The details of enterprise capabilities—such as what aspect of resilience might be found in an enterprise product that's not available with SMB—are beyond the scope of this article. Not just because of the technical details, but because IT hardware and software vendors carefully try to segment their products according to market conditions, and may move features and capabilities between their SMB and enterprise products from time-to-time. For example, a function available only in an enterprise product might be moved to that vendor's existing SMB offering in response to competitive pressure. Conversely, a function available for SMB might be made available only in the much more expensive enterprise product if market research has determined that only high-budget customers need that function.
Enterprise-grade equipment comes at a price—often three or more times as much as the equivalent product without the added enterprise features. There are two reasons for this:
- The factors that drive a business to go enterprise are generally correlated with a high-priority budget to enable high-revenue operations or mitigate significant security risks.
- Once a business has entered the enterprise realm, they're essentially stuck there, because of interoperability requirements. Equipment and software replacements and upgrades need to be enterprise-grade for the foreseeable future. For example, if you've built a network of enterprise equipment that is managed as a single unit from a central console, then an SMB device may not have the capability to integrate into your management system. Similarly, for some cloud services, if you want to upgrade the data archiving and encryption capabilities for some users, you have to upgrade all current and future users on the account to the same level.
As mentioned above, going enterprise restricts the ability to integrate SOHO or SMB equipment or software, although in some cases a high-end SMB device might work just fine. But it's not just the equipment that must be elevated; it's the project planning and overall strategy for integration of new products as well. See, it's much harder to implement what are known as point solutions into an enterprise-grade system.
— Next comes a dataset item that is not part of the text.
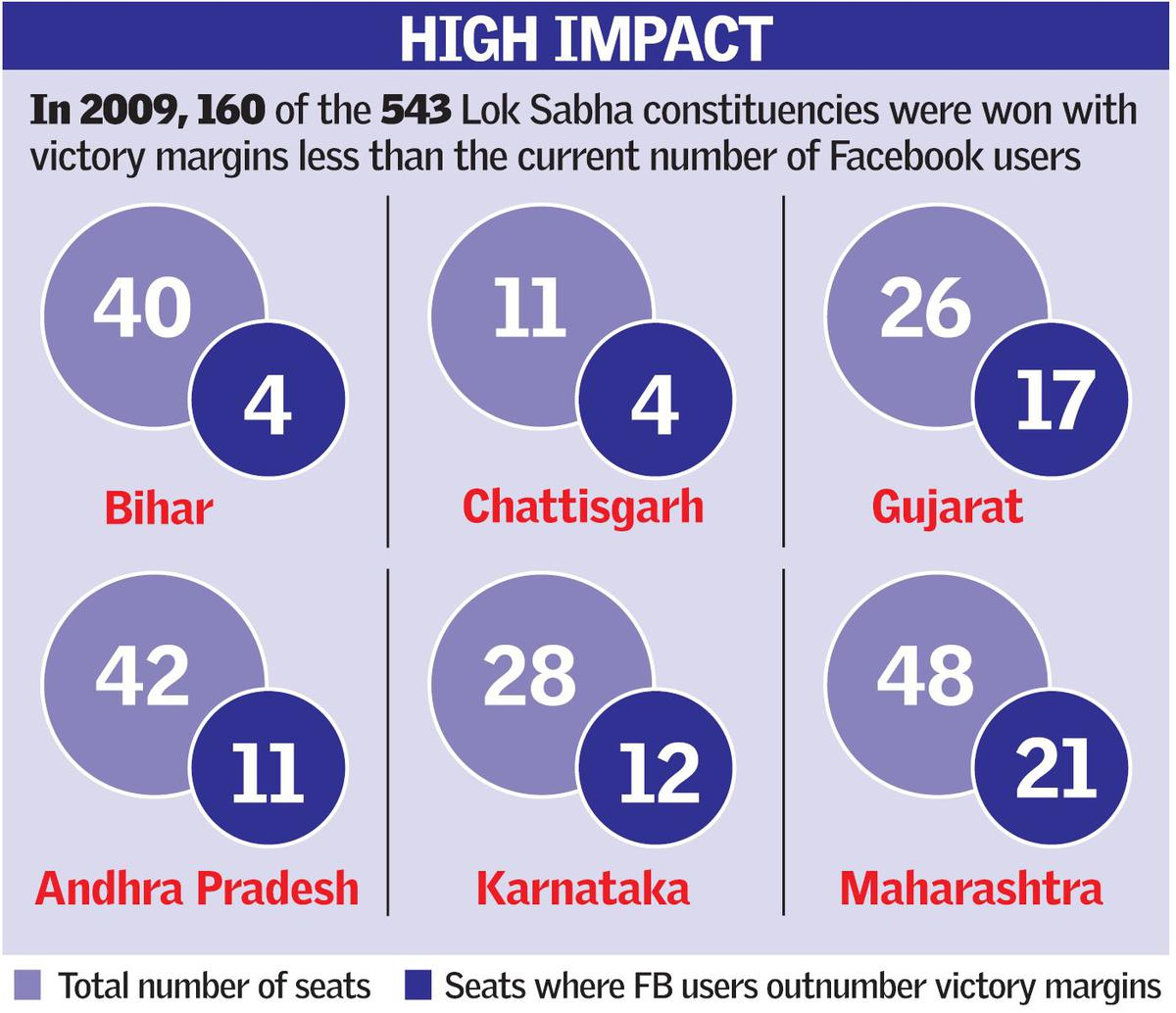 2014 Lok Sabha polls will see most first-time voters - The Hindu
Point solutions are defined as products inserted to solve a specific problem, or perform a narrow function, without regard to the adjacent IT system operations and the system as a whole. Point solutions are less expensive to implement, but can cause complications on an enterprise system that you won't see in an SMB system comprised entirely of point solutions.
Similarly, with an enterprise approach, allowing employees to use personally-owned devices for their work will raise new considerations. This is quite common in small businesses, and, while a high security risk, it is frequently assessed as valuable given the cost savings and flexibility it offers. But when you've invested in an enterprise system, for this to even happen, you have to deliberately disable some functions of the security structure you've invested in, or plan for how to replace the flexibility of relying on personally-owned devices, which can get complicated and expensive.
One last thought. In some cases, an enterprise doesn't always require the highest-quality components. For example, when building a storage solution, you might find the enterprise-grade hard drive from one manufacturer comes at a higher price and a five-year warranty, compared to a one-year warranty for essentially the same drive offered at a lower price. But, if the overall solution, based on enterprise-grade storage chassis and storage management systems, will have such robust resiliency built-in that hard drive failures will be easy to handle, you might find that purchasing the cheaper hard drives is the right choice.